Entries of spatial question data:

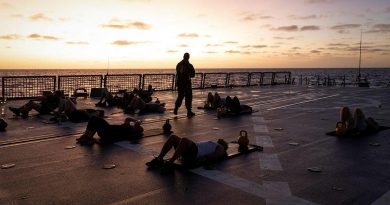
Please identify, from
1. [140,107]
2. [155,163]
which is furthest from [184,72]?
[155,163]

* Task details
Convert each line of the entries above into a Markdown table with the columns "Row" and "Line", numbering the rows and skipping blank lines. Leave the pictures out.

* Result below
| Row | Line |
|---|---|
| 1 | Please identify, from |
| 2 | 1. [140,107] |
| 3 | 2. [155,163] |
| 4 | which is furthest from [184,72]? |
| 5 | [155,163] |